[Begin DATA IN THIS EXERCISE]
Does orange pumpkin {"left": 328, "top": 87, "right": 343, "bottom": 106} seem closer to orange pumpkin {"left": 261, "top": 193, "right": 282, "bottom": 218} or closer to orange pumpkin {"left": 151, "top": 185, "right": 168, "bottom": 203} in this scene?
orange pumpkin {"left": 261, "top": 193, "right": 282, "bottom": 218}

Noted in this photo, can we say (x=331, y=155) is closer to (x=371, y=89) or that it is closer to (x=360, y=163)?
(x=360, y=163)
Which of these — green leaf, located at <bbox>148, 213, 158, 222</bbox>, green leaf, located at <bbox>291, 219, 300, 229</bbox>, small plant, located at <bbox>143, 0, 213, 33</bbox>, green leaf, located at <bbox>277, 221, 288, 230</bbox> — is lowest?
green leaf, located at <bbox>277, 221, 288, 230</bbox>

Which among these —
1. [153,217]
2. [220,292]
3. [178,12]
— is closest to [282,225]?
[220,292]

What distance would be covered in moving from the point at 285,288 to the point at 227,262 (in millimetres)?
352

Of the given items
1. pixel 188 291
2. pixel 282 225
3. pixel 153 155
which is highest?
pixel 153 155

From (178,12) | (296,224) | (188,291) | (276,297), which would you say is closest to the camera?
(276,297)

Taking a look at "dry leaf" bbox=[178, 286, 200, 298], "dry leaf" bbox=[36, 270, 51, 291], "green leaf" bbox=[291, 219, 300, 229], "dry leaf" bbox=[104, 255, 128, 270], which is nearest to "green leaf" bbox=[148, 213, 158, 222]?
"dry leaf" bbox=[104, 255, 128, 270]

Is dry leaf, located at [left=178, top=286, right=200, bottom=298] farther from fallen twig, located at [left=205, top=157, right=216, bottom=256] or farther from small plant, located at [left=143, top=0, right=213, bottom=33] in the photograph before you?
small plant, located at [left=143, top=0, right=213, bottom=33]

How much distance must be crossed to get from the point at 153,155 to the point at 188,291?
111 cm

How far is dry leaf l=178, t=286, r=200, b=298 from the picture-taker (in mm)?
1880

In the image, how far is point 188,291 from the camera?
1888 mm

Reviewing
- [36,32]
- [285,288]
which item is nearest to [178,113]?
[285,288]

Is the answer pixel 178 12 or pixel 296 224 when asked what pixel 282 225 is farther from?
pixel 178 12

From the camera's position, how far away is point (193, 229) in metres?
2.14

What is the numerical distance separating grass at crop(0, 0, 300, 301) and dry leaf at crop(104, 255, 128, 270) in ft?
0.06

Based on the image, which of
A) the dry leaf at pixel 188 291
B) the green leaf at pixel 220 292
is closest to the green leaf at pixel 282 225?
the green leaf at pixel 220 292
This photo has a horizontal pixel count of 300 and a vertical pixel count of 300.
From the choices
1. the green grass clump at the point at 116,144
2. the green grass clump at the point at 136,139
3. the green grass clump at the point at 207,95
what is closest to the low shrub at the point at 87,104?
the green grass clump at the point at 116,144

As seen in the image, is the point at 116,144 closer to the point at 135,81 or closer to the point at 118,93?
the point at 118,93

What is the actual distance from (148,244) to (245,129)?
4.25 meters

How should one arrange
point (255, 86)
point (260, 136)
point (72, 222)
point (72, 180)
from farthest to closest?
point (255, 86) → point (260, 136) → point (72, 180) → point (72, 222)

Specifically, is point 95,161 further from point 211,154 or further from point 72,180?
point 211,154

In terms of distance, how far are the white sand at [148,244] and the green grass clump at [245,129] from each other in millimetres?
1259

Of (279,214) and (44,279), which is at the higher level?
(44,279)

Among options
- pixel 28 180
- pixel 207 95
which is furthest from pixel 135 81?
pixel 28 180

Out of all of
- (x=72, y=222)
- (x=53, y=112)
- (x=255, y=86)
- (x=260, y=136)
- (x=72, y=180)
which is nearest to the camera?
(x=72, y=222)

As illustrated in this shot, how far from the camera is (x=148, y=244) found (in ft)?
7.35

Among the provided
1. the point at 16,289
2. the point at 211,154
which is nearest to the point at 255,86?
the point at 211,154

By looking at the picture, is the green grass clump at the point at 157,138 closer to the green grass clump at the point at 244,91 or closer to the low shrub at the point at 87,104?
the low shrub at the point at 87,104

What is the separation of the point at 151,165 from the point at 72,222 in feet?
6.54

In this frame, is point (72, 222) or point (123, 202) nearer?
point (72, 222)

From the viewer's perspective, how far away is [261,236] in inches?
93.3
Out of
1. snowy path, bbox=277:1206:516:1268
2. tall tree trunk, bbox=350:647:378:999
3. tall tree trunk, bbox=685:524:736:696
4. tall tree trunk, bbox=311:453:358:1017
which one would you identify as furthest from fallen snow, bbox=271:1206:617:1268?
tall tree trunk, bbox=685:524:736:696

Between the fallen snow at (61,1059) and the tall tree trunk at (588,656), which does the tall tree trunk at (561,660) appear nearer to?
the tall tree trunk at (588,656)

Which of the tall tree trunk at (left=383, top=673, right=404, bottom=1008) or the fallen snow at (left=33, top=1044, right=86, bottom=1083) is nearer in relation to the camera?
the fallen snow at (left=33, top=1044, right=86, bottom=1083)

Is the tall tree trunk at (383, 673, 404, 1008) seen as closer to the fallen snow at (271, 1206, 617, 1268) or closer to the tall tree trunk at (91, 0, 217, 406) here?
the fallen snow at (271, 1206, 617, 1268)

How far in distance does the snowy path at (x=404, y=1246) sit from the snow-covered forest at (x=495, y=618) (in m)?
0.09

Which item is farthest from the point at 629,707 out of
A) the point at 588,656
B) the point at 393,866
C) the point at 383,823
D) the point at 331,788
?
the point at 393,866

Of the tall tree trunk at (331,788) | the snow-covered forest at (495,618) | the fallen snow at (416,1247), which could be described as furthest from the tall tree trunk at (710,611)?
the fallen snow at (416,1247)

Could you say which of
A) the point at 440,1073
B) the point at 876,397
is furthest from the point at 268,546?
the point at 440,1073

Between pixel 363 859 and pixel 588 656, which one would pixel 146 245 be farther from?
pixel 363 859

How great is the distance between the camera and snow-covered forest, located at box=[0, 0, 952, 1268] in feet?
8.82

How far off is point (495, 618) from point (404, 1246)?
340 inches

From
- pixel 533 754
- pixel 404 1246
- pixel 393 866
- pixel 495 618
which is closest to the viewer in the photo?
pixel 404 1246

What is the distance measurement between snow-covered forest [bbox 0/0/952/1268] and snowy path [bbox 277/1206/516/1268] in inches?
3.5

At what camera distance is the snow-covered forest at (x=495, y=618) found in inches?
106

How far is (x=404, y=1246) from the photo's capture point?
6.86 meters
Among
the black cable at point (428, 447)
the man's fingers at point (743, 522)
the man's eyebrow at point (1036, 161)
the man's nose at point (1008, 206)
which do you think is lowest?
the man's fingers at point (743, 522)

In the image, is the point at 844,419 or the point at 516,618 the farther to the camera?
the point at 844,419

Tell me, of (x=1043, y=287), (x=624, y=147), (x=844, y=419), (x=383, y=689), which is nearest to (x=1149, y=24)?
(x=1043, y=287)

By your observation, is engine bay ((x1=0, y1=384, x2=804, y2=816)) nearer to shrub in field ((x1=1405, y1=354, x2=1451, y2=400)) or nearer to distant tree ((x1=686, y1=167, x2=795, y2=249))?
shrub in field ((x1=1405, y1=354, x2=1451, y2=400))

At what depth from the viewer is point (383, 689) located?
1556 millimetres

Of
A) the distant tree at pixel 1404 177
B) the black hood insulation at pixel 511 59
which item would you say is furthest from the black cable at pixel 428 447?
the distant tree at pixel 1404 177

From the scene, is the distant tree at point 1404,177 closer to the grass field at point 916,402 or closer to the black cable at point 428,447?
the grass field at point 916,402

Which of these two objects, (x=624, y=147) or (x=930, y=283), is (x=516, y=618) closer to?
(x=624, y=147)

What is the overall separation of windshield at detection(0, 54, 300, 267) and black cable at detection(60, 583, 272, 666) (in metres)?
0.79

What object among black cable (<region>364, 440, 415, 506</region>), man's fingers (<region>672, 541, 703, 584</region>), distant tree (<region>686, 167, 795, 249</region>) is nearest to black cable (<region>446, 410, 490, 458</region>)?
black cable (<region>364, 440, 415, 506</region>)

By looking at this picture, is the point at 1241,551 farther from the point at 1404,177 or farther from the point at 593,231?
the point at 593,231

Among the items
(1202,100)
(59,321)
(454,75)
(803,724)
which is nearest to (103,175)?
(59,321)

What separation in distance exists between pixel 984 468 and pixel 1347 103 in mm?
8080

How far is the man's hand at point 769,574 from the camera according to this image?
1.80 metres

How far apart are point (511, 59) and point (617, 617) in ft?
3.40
[End DATA IN THIS EXERCISE]
DIRECTIONS FOR THIS TASK: Reproduce the lines of the entries above exactly, but only from the line containing "Tell me, of" through the final line.

ANSWER TO THIS EXERCISE:
Tell me, of (x=1043, y=287), (x=624, y=147), (x=844, y=419), (x=383, y=689), which is nearest to (x=1149, y=24)?
(x=1043, y=287)

By your observation, is engine bay ((x1=0, y1=384, x2=804, y2=816)) nearer to shrub in field ((x1=1405, y1=354, x2=1451, y2=400)) or nearer to distant tree ((x1=686, y1=167, x2=795, y2=249))?
shrub in field ((x1=1405, y1=354, x2=1451, y2=400))

At what depth from the viewer is point (383, 689) located?
1556 millimetres

Of
A) the distant tree at pixel 1404 177
B) the black hood insulation at pixel 511 59
which item would you say is furthest from the black cable at pixel 428 447?
the distant tree at pixel 1404 177

From the scene, is the distant tree at point 1404,177 closer to the grass field at point 916,402 or closer to the black cable at point 428,447?
the grass field at point 916,402

Which of these two objects, (x=624, y=147) or (x=930, y=283), is (x=516, y=618) closer to?
(x=624, y=147)

What is the overall separation of windshield at detection(0, 54, 300, 267) and black cable at detection(60, 583, 272, 666) (in metres)?
0.79

What object among black cable (<region>364, 440, 415, 506</region>), man's fingers (<region>672, 541, 703, 584</region>), distant tree (<region>686, 167, 795, 249</region>) is nearest to black cable (<region>446, 410, 490, 458</region>)?
black cable (<region>364, 440, 415, 506</region>)

By looking at this picture, is the point at 1241,551 farther from the point at 1404,177 or farther from the point at 593,231?
the point at 593,231

Among the items
(1202,100)
(59,321)
(454,75)
(803,724)
which is nearest to (103,175)?
(59,321)

What separation in distance exists between pixel 984 468 and pixel 1347 103 in mm?
8080

How far is the man's hand at point 769,574 from the camera according to this image?
1.80 metres

How far apart are point (511, 59) and point (617, 617) in ft?
3.40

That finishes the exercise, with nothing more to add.